As it is, much scholarship associated with political theology has been captured by the same fantasy that animated the 9/11 attacks. It is a very white, very male, very Western fantasy, one that is taken too literally by foreign subjects of American hegemony who have gone astray. There is such a thing as Sovereignty, which can be wielded by a Dictator or embodied in a People or hidden in Capital or represented in Towers. The goal is to defend It, or capture It, or displace It, or pluralize It, or expose It, or destabilize It – or, quintessentially for the academic, interrogate It.

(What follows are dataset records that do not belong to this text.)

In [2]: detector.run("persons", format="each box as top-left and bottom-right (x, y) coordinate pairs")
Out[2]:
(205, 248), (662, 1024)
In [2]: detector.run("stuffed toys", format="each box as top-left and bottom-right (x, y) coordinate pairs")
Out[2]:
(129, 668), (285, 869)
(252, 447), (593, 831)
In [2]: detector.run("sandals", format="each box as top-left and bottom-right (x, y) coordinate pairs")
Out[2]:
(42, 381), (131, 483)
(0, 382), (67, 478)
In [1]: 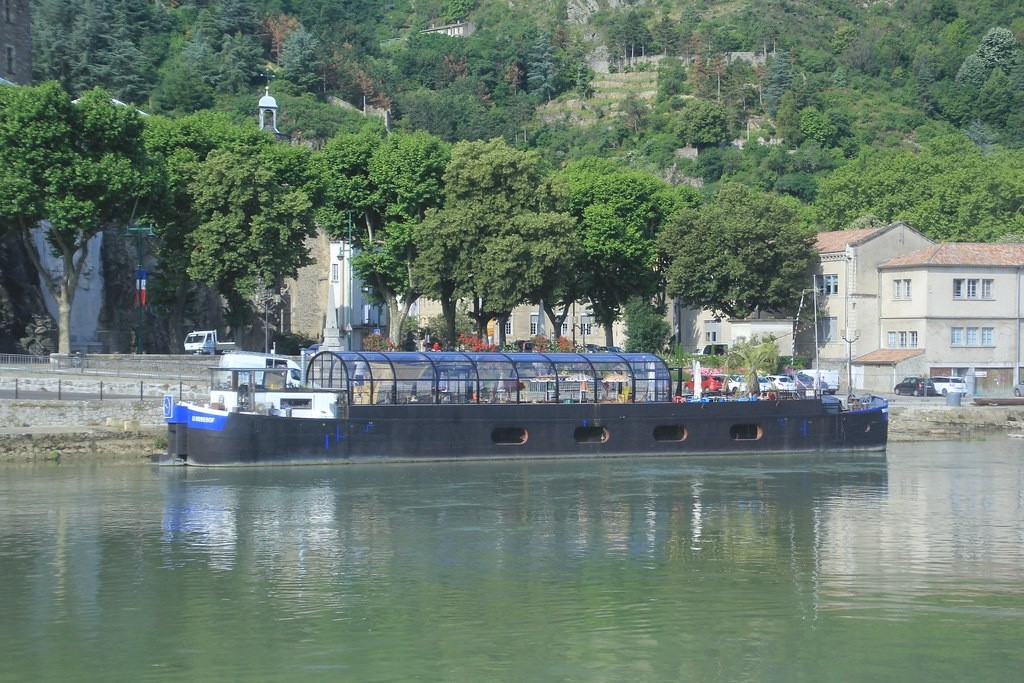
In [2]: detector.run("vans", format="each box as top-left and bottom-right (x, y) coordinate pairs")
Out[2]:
(797, 368), (839, 395)
(218, 349), (324, 388)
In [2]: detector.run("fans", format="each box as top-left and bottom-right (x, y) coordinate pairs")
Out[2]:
(458, 333), (496, 352)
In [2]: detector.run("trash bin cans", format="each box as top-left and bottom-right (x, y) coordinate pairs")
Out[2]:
(947, 392), (962, 405)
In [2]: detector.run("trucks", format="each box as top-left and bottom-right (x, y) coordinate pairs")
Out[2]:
(184, 329), (237, 356)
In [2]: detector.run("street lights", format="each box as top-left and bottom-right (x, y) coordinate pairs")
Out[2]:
(336, 212), (353, 351)
(840, 329), (862, 394)
(123, 222), (157, 355)
(256, 294), (281, 359)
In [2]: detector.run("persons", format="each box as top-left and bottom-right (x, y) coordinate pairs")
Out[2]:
(434, 342), (440, 350)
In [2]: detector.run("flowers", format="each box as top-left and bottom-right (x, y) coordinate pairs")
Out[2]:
(550, 336), (577, 352)
(529, 334), (552, 353)
(363, 334), (399, 351)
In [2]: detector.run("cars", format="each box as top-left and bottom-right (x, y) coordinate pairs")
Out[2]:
(718, 373), (827, 396)
(1012, 381), (1024, 397)
(930, 375), (967, 398)
(893, 376), (936, 396)
(684, 374), (728, 392)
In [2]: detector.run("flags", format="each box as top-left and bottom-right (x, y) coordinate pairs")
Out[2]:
(134, 269), (140, 306)
(139, 271), (147, 305)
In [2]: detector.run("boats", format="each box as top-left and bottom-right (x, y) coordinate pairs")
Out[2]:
(162, 274), (891, 468)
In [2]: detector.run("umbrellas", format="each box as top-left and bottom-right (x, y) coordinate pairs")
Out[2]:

“What Political Theology Could Have Been” is the fourth article in the series, Ten Years After 9/11, which is also the theme of Political Theology 12.5.

Without September 11, the burgeoning academic discourse on political theology would have looked very different. It would have been much better – both politically and theologically.

As it is, much scholarship associated with political theology has been captured by the same fantasy that animated the 9/11 attacks. It is a very white, very male, very Western fantasy, one that is taken too literally by foreign subjects of American hegemony who have gone astray. There is such a thing as Sovereignty, which can be wielded by a Dictator or embodied in a People or hidden in Capital or represented in Towers. The goal is to defend It, or capture It, or displace It, or pluralize It, or expose It, or destabilize It – or, quintessentially for the academic, interrogate It.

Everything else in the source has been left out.